Below are records with pictures. Reproduce exactly the lines from the line with "ORGANISATION OCH MEDARBETARE" to the line with "Kärnvärden stödjer verksamheten", inclusive, and leave each picture out.
Dataset entries START
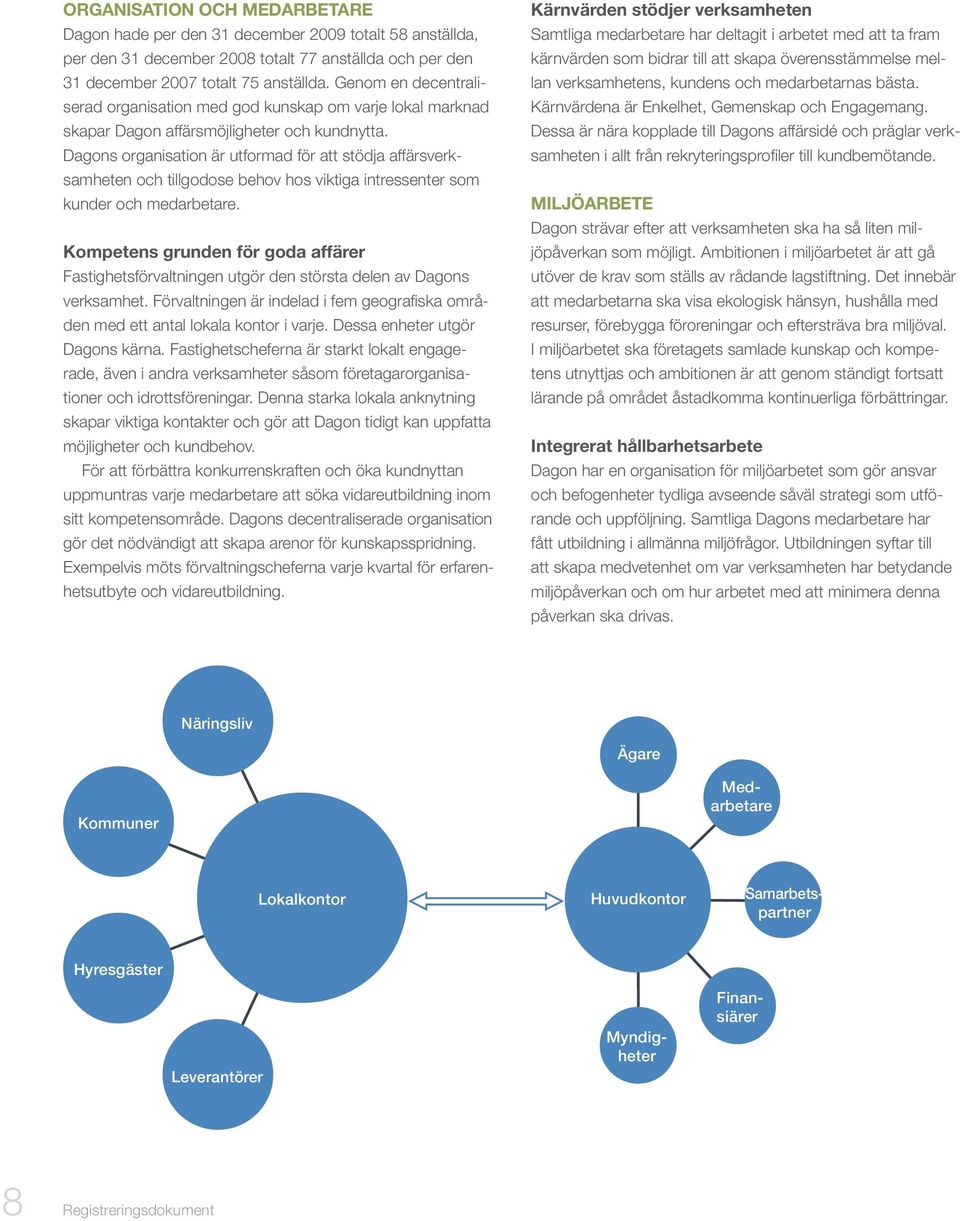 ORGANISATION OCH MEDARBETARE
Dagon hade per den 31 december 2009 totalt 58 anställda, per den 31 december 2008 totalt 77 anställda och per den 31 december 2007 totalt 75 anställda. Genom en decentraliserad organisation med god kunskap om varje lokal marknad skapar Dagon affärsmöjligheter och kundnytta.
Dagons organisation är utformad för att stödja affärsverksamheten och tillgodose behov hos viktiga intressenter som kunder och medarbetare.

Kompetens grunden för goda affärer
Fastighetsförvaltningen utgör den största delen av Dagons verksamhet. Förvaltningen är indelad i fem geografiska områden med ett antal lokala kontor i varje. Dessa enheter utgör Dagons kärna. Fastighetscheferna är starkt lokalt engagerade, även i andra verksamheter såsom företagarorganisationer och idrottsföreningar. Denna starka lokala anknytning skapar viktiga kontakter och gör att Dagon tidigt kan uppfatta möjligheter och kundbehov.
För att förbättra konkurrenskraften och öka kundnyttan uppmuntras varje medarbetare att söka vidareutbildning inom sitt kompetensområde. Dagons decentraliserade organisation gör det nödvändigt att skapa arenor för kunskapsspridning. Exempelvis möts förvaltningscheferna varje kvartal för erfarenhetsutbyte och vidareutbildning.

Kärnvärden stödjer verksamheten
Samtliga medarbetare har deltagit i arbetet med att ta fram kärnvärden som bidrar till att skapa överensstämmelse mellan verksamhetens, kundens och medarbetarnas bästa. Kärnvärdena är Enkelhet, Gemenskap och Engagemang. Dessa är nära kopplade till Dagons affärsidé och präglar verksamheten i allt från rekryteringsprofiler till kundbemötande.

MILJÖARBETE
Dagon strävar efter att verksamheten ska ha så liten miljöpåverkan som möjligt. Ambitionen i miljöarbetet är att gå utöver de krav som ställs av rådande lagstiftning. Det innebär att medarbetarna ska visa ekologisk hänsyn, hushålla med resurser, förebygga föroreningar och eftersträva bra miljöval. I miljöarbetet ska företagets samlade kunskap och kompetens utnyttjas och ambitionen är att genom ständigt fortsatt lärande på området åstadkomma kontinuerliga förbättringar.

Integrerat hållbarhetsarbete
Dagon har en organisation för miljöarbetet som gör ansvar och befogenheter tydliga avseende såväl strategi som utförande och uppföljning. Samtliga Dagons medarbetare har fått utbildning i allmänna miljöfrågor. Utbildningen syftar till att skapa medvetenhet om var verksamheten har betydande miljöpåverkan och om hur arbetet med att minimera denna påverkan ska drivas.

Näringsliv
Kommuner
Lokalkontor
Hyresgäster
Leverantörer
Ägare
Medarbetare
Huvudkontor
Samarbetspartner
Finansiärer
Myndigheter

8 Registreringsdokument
Dataset entries END
Dataset entries START
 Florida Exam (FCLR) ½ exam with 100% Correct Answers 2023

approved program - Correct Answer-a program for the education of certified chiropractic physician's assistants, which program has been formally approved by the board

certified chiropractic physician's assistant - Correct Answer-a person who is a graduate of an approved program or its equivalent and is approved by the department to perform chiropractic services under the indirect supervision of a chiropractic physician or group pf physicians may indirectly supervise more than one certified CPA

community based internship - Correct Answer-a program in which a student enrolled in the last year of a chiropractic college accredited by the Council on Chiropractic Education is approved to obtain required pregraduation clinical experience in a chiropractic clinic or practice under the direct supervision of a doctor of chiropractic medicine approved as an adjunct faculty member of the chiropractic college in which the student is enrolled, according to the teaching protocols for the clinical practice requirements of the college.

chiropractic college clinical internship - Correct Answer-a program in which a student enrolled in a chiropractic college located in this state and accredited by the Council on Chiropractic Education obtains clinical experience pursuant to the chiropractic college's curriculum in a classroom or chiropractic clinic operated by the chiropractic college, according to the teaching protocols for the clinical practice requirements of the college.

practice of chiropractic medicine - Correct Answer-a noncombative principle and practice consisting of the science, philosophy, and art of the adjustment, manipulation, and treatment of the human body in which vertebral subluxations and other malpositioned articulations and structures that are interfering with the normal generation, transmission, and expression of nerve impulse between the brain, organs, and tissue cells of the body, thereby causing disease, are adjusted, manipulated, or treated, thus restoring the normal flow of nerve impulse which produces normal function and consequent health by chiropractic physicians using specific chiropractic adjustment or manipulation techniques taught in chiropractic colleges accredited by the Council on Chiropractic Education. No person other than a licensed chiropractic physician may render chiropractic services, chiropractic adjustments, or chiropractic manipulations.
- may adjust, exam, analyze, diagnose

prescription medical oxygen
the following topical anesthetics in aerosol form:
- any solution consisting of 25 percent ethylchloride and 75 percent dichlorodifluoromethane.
Dataset entries END
Result below:
 ORGANISATION OCH MEDARBETARE
Dagon hade per den 31 december 2009 totalt 58 anställda, per den 31 december 2008 totalt 77 anställda och per den 31 december 2007 totalt 75 anställda. Genom en decentraliserad organisation med god kunskap om varje lokal marknad skapar Dagon affärsmöjligheter och kundnytta.
Dagons organisation är utformad för att stödja affärsverksamheten och tillgodose behov hos viktiga intressenter som kunder och medarbetare.

Kompetens grunden för goda affärer
Fastighetsförvaltningen utgör den största delen av Dagons verksamhet. Förvaltningen är indelad i fem geografiska områden med ett antal lokala kontor i varje. Dessa enheter utgör Dagons kärna. Fastighetscheferna är starkt lokalt engagerade, även i andra verksamheter såsom företagarorganisationer och idrottsföreningar. Denna starka lokala anknytning skapar viktiga kontakter och gör att Dagon tidigt kan uppfatta möjligheter och kundbehov.
För att förbättra konkurrenskraften och öka kundnyttan uppmuntras varje medarbetare att söka vidareutbildning inom sitt kompetensområde. Dagons decentraliserade organisation gör det nödvändigt att skapa arenor för kunskapsspridning. Exempelvis möts förvaltningscheferna varje kvartal för erfarenhetsutbyte och vidareutbildning.

Kärnvärden stödjer verksamheten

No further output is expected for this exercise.